In 1914, his grandson, Samuel Holt Jr., carried on the business.

== Personal life ==
Holt first married in 1833, Elisabeth Hibbert, of Taunton, Ashton-under-Lyne, who died in 1841, leaving two sons, John, b. 1834 and James, b. 1836, both of whom stayed in England. His second wife was Ann Aspinall, whom he married in 1847, and who died in Paterson, December 3, 1881, leaving three children, — Samuel, b. 1848, William, b. 1855, and Mary Ann (Annie) b. 1857.

The Holt family were a Christian family following the Swedenborgian faith.

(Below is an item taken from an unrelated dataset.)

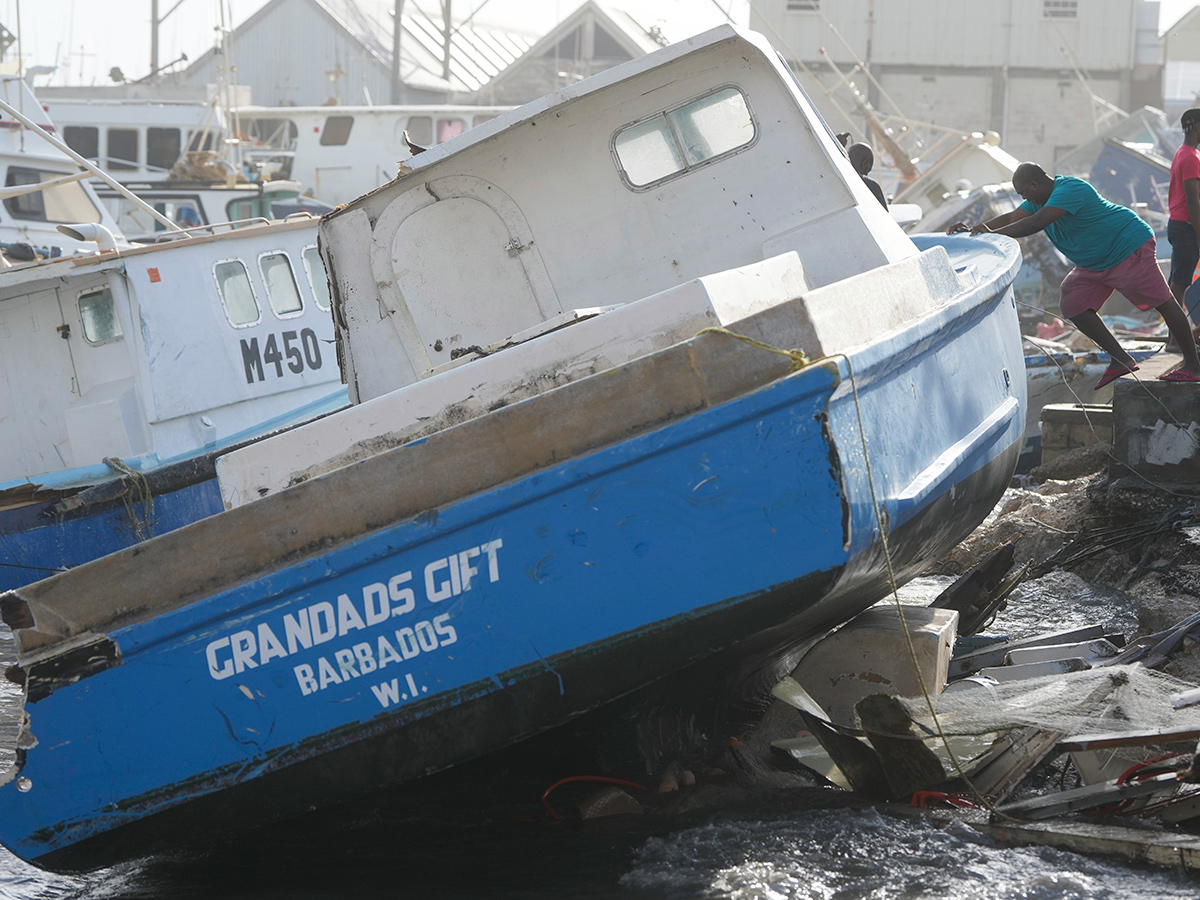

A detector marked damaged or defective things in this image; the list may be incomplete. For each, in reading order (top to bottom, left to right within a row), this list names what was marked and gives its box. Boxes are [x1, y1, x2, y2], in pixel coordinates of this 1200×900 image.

damaged blue boat [0, 28, 1020, 872]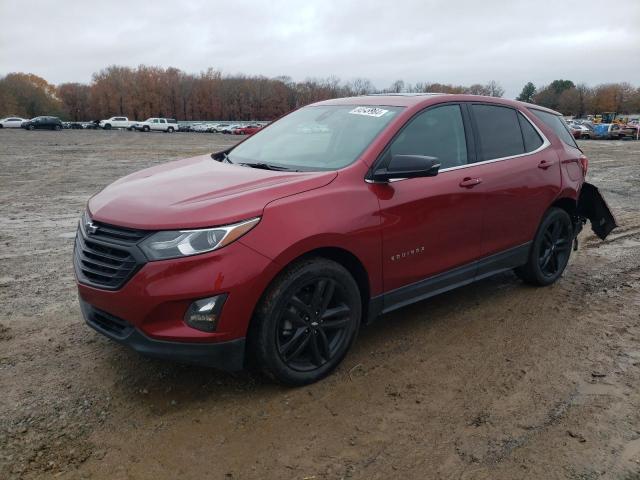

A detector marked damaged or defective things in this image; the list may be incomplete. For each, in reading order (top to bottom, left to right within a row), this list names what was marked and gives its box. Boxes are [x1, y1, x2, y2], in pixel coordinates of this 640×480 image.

wrecked vehicle [74, 94, 616, 386]
damaged front bumper [576, 182, 616, 240]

=== Patents attributed to Samuel Holt ===
- 24 March 1851 – improvement in the manufacture of textile fabrics UK Patent No. 13572
- 24 September 1851 – Certain improvements in the manufacture of textile fabrics. Irish Patent
- 15 November 1852 – improvement in weaving cut piled fabrics. Patent No. 761
- 11 April 1855 – improvement in weaving plush or piled fabrics. Patent No. 801
- 13 January 1859 – a new or improved manufacture of woven silk fabrics. Patent No. 122
- 7 March 1865 – weaving pile fabric US Patent 46754.